There are more rumours of things to come than there are official confirmations of what exactly is going to happen. The only information from the government side is in the form of official orders deliberately leaked online, fuelling more fear and spreading more rumours. Government officials are either themselves clueless, or tight-lipped about what is in store for Jammu and Kashmir.
In the days before August 5, the administration asks Amarnath pilgrims to immediately leave the valley, and facilitates the departure of students from outside the state. Residents of Kashmir are told nothing, as if they don't matter. On August 3, the then governor Satya Pal Malik says, “I don't know about tomorrow, that's not in my hands. But till today, there's nothing to worry.” People stock up on essentials and fuel, and wait anxiously for what is coming next.
August 5. The worst fears of people come true. The BJP government's move to abrogate Article 370 on the floor of the Parliament is not entirely a surprise, as it was the party's stated position and also in its manifestos over the decades.
The rumours prove right. What was feared is done within a day. The state's 'special status' is removed, and it is downgraded into two Union territories. Constitutional deceit is projected, and sold, as a 'new dawn' for Jammu and Kashmir. Mainstream leaders who for decades have represented the idea of India in Kashmir are all locked up, including three former chief ministers of the state. More troops have already been brought in. The siege tightens.
All communication lines are snapped. People are disconnected from each other. No phones, no internet, and not even landlines work. The besieged people, suddenly rendered incommunicado, reach out to each other in person. Silent solidarity builds amid the gloom. The dispossessed people have nothing except holding on to – and protecting – each other. And not losing hope.
A Kashmiri woman pushes a child on a stroller past a closed market in Srinagar on Tuesday, September 24, 2019. AP Photo
After restrictions are partially removed, the shops do not reopen as the government expected. People send out a clear, unanimous message: it's not business as usual. It can't be. A civil shutdown begins. It is voluntary, and not guided by any leaders, who are all detained. People refuse to resume normal life as the State would have liked them to. Normalcy does not return to the valley, despite claims by officials on social media.
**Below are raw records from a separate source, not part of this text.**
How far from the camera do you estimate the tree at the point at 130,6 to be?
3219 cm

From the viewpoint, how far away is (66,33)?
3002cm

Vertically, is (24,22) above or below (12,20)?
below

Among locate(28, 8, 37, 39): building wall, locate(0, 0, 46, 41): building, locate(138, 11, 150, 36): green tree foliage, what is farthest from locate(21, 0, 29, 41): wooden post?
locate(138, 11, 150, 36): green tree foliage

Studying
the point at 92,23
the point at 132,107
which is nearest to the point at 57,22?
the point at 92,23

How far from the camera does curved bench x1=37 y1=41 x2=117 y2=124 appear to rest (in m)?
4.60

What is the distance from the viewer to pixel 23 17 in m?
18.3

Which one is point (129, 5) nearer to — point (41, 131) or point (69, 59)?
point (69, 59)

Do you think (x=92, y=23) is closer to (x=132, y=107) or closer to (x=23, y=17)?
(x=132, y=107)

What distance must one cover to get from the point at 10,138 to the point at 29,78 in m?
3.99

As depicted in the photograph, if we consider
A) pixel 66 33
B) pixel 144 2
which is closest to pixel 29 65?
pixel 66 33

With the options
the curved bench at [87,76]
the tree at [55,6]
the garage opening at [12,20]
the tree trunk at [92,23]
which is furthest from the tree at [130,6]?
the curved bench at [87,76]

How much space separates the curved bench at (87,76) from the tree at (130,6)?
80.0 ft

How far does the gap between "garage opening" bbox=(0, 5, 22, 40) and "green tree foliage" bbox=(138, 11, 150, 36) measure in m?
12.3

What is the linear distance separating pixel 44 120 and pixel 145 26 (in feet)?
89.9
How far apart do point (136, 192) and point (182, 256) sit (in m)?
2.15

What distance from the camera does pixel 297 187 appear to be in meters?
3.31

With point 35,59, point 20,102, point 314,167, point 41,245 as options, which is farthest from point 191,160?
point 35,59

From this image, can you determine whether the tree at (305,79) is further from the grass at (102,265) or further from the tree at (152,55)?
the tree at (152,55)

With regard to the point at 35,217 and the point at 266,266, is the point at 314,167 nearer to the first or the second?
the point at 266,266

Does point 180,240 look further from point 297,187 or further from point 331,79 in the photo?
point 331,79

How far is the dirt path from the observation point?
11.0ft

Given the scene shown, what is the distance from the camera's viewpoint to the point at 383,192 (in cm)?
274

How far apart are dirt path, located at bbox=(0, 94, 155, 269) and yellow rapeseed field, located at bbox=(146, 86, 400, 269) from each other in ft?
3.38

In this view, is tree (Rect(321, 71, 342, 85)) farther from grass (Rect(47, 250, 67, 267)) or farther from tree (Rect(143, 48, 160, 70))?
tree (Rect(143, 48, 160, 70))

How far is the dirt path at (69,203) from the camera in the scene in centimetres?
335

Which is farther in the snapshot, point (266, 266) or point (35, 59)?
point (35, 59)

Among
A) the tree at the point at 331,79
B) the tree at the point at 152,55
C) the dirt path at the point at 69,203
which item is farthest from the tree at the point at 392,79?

Across the valley, every single day since August, shops have been opening for a few hours in the morning and then shutting down for the rest of the day. The government releases full front-page ads, full of grammatical mistakes, in all the prominent newspapers in the valley, asking people to 'THINK!!!' about the costs of shutdown, but they make little impact. The civil shutdown continues to this day.
“Pate kya gov, khudai chuna sore wechan, soe kare raham,” (God is seeing it all from above. He will have mercy on us) an old man tells me in a south Kashmir village in September. He is trying to sound optimistic in the pall of gloom. Pro-resistance graffiti on the walls in his village has been painted over with 'Naya Kashmir' and pro-Narendra Modi messages in the weeks after August 5. There is widespread fear among people. The local residents speak of night raids, arrests, torture and regular beatings by the armed forces stationed in the villages in southern Kashmir. It's all meant to instil more fear, they say, in order to prevent protests.
Although the state is now officially downgraded into a Union territory, with increased control from New Delhi, the relationship of the people with the State remains the same in Kashmir: the exercise of power over the powerless. For a people already battered, besieged, and stripped of basic human rights, the government and what it does next is irrelevant now. It can't get worse. The people know they are always at the receiving end of ruling dispensations, irrespective of the regime. They are always prepared for the worst. And they know how to survive in the worst of times, overcoming the worst regimes. History bears witness.
Pushing an entire people up against the wall – in addition to their continued demonization and dehumanization by State-friendly news channels in Delhi – has its own consequences. It has costs for both sides. And it's more likely that this time, given the weight of decades of people's suffering and pain, it will be the wall of injustice that will crumble, and not the people.